Queste ragioni rientrano in quattro categorie, conosciute come “trappole della motivazione”:

  1. non ho alcun interesse in ciò che faccio
  2. non credo di essere in grado
  3. la rabbia, l’ansia e la depressione giocano un ruolo fondamentale
  4. non è colpa mia, non so cosa succede

Tutte le trappole hanno cause distinte e servono strategie specifiche per poterle affrontare.

Come leader, capisco che affrontare un calo di motivazione può essere scoraggiante e impegnativo. Tuttavia, questo non significa che non sia possibile creare strategie costruttive per incoraggiare e motivare i propri collaboratori.

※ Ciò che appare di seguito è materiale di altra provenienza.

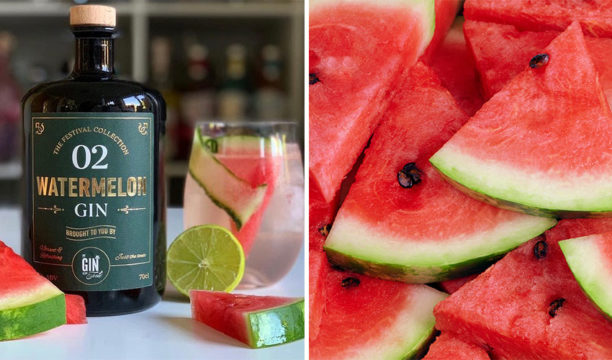 A Juicy Watermelon Gin and Tonic Is the Perfect Refreshment for a Warm Day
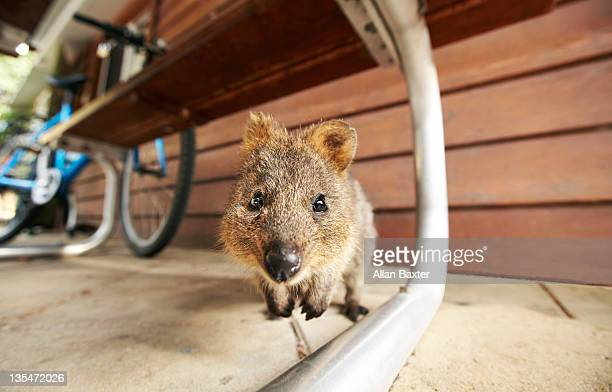 Close up of a Quokka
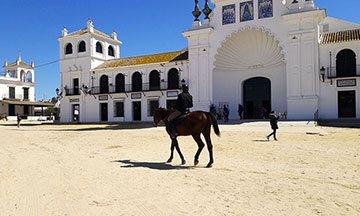 image cheval place église el rocio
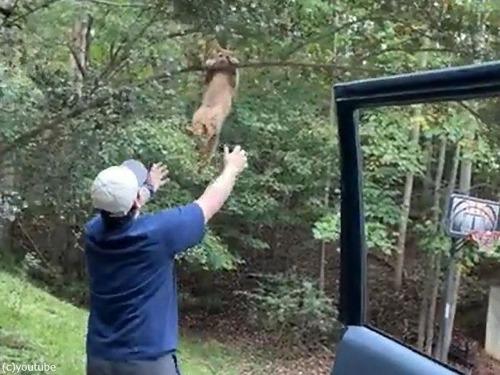 木から落ちそうな猫00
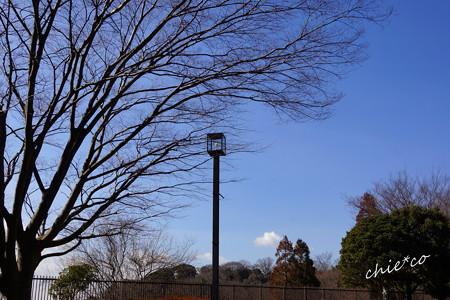 金沢自然公園-252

Devi essere paziente, compassionevole e comprensivo nei confronti di ogni singola situazione: in questo modo potrai contribuire a costruire relazioni forti con i membri del tuo team e a promuovere un ambiente di lavoro stimolante.

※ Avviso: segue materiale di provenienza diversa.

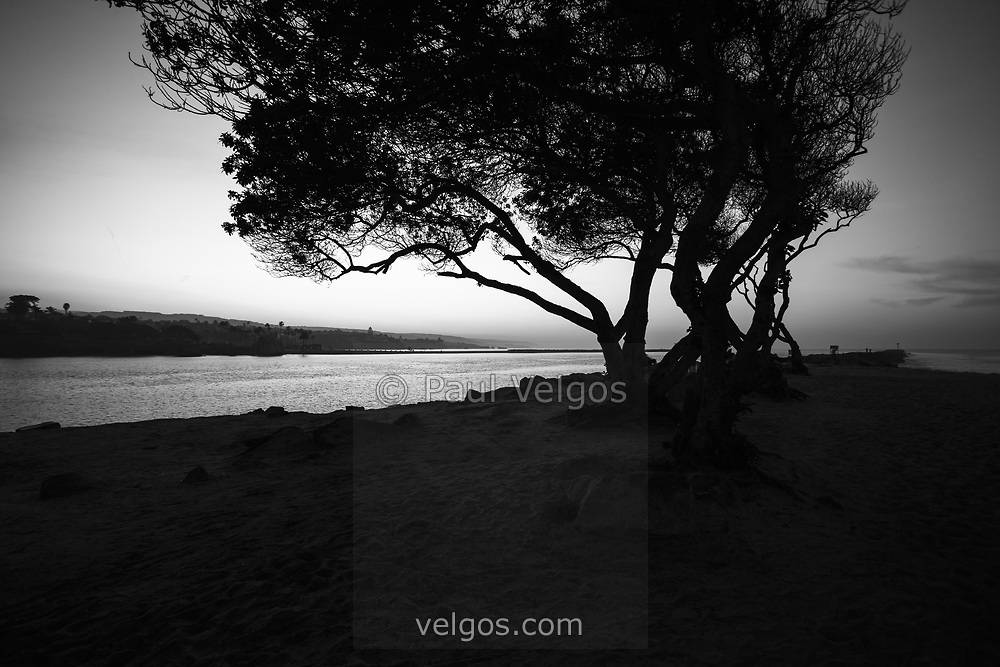 """Newport Beach Jetty Tree Black and White Photo. The Jetty is located at Peninsula Point at the end of Balboa Peninsula where Newport Bay meets the Pacific Ocean. The opening scene of Gilligan's Island was filmed here where the Minnow heads out to sea. Toward the right is the infamous Wedge and toward the left is Corona Del Mar. Newport Beach is a beach community along the Pacific Ocean in Orange County """"The OC"""" Southern California. Image Copyright © Paul Velgos All Rights Reserved."""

Ecco una guida alle best practices da attivare per risollevare la motivazione all’interno del tuo team.

Le 4 trappole della motivazione

Capire perché un collaboratore possa avere un calo motivazionale è fondamentale per creare un ambiente di lavoro in cui le persone possano avere successo.

Senza un’attenta valutazione della situazione specifica, può essere difficile trovare la soluzione giusta. In molti casi, un approccio sbagliato può addirittura peggiorare la situazione, provocando un ulteriore malcontento.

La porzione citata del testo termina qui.